Can you imagine what's it like to hand-collect bacterial specimens from 100 of your closest female friends and colleagues? According to Anicka Yi, the intrepid artist behind a new installation at New York's Kitchen space, it requires a lot of legwork, q-tips and ziplock bags, plus a desire to turn field reporter/mad scientists on your peers.
For her project "You Can Call Me F," she successfully gathered samples from 100 women, as part of a larger effort to draw a parallel between the fear of contagion and the unease with which some view feminism and its ability to redirect power. That might seem like a big leap, from bacteria to banging down the doors of patriarchy. That's because unpacking Yi's project is hard work, so it's best to start with the basics.
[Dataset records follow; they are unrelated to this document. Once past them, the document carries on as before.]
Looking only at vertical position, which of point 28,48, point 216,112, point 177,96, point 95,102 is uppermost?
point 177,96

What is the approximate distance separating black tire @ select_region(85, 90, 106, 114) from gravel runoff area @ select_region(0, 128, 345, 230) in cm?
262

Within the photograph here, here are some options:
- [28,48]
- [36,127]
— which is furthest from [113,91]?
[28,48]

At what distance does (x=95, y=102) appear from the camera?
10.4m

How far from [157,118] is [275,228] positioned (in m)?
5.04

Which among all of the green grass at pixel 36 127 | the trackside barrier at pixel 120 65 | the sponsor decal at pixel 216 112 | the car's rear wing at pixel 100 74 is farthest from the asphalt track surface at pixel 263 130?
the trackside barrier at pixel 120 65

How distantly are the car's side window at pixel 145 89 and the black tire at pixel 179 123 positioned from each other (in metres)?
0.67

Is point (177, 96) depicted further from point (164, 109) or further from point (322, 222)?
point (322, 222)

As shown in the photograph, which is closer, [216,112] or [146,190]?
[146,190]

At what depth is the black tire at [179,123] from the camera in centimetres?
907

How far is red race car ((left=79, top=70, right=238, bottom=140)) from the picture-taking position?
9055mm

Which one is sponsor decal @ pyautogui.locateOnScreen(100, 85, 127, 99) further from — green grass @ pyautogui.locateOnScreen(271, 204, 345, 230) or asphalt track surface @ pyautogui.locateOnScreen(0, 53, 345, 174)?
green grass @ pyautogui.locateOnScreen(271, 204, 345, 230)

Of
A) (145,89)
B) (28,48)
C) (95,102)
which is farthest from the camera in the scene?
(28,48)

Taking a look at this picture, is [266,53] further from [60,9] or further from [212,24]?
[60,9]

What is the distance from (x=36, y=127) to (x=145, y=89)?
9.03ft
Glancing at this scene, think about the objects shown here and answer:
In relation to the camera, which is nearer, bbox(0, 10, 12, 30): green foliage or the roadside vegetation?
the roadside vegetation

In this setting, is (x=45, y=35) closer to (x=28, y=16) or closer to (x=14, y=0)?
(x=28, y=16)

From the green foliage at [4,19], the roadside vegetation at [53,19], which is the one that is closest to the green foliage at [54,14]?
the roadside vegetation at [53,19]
Korean-born, American-based Yi is currently in residence at the Massachusetts Institute of Technology, where she's been working with synthetic biologists in the hopes of creating a superbacterium. That's where the 100 samples come in. Yi and her MIT collaborators, Tal Danino and Patrick Hickey, are engineering the superbacterium from the biological information she gathered. That superbacterium is what's currently producing a "pretty pungent" odor at the Kitchen.
The smell -- Yi also described it, in a phone call with the Huffington Post, as "a little funky" -- is but one sensual layer in an installation chock full of visual cues that recall viruses, hygiene and the gritty nuances of encroaching ecosystems. At the Kitchen, her specimens sit inside plastic quarantine tents stuffed next to incubating lizard eggs, bowls of agar and dried shrimp. The ephemera helps build a laboratory of paranoia, an environment meant to mimic the passing fright we just as easily attach to an Ebola outbreak as we do the growing organization of women's networks.
"All the women [who gave samples] are in my professional network," Yi explained. "They are artists and curators and theorists and critics and collectors. These are the people I come into contact with on a day-to-day basis. Since the premise [of the project] is that a virus could start with any one person, I had to have come into contact with these women over the course of three to six months. I would have had body contact, have been in the same room or at the same party. I really wanted to create the essence that we are physically together, exchanging energy and senses. Feminism -- it's all in the air."
Aside from the specimens, another fleeting smell lingers in "You Can Call Me F." It's subtle, but not for lack of trying. You see the odor was gleaned from the inside of one of Larry Gagosian's galleries in New York City, a network of art havens Yi refers to as "representative of the apex of patriarchy." The smell is actually more a lack of smell, what Yi bottles up as a combination of cleaning products and anxiety. While you might not notice it, its inclusion in the show plays a major roll. Smell, according to Yi, is part of a greater value system.
"In our society, in the West, we associate power with no smell. We don’t want to think of the President of the United States or the IMF as having a smell. Finance and government are associated with a lack of smell," Yi asserts. "When something is very pungent and funky in our society, [it is often associated with] someone who is uneducated or impoverished or an immigrant. I really wanted to foreground these prejudices. What are these smells? How do we attribute value to these kinds of smells? It comes down to hygiene and discomfort, along the lines of gender and ethnicity."
In another life, Yi had entertained a career in perfumery, but the art world is where she took root. Like any other field, it has its problems. "There is a feeling one encounters as a female artist, a feeling I felt about a year ago. I starting noticing very obvious things that other male counterparts do -- they really organize, run in packs, and are there to boost each other. There’s a sort of an instinct that males have, a survival instinct. 'I can advance if we advance each other.' Which creates a solid power structure. I noticed that women don’t do that. We tend to abandon the group, for a lot of different reasons."
Yi's work isn't meant to solve the problem outlined above. She notes self-organization and support systems are popping up all around her, in which women are choosing not to assimilate but to form packs within the "giant power petri dish" of art galleries. A more general fear of feminism persists in Western society though. And if anything, Yi believes her project just brings up more questions, rather than resolutions, about the future of women and, well, smells.
"There are so many misconceptions about smell," she concludes. "It’s all purely subjective, and we have no real vocabulary around it. In other cultures, they have hundreds of words to describe smells. We don’t have a consensus. It’s a very undeveloped area."
Going forward, Yi has ambitions of starting a smell symposium, to bring together the minds -- "noses," she joked -- of the art and science fields, feasibly highlighting the different ways in which the various experts work. While the scientists she's surrounded by at MIT strive to prove hypotheses in study, Yi relishes the interdisciplinary flexibility of art making, and her world's willingness to fail. "It’s a medium for me, failure. I’m prepared for failure. I set out with that in mind."
And because Yi's installation aims to connect a dense configuration of dots in as many ways as it can, the title of the show hides another association. The "F" in "You Can Call Me F" -- a sly nod to the heightened thriller excitement of classic novels like V for Vendetta -- can stand for anything. "Female. Fungus. Failure. You name it."
"You Can Call Me F" will be on view at the Kitchen until April 11, 2015.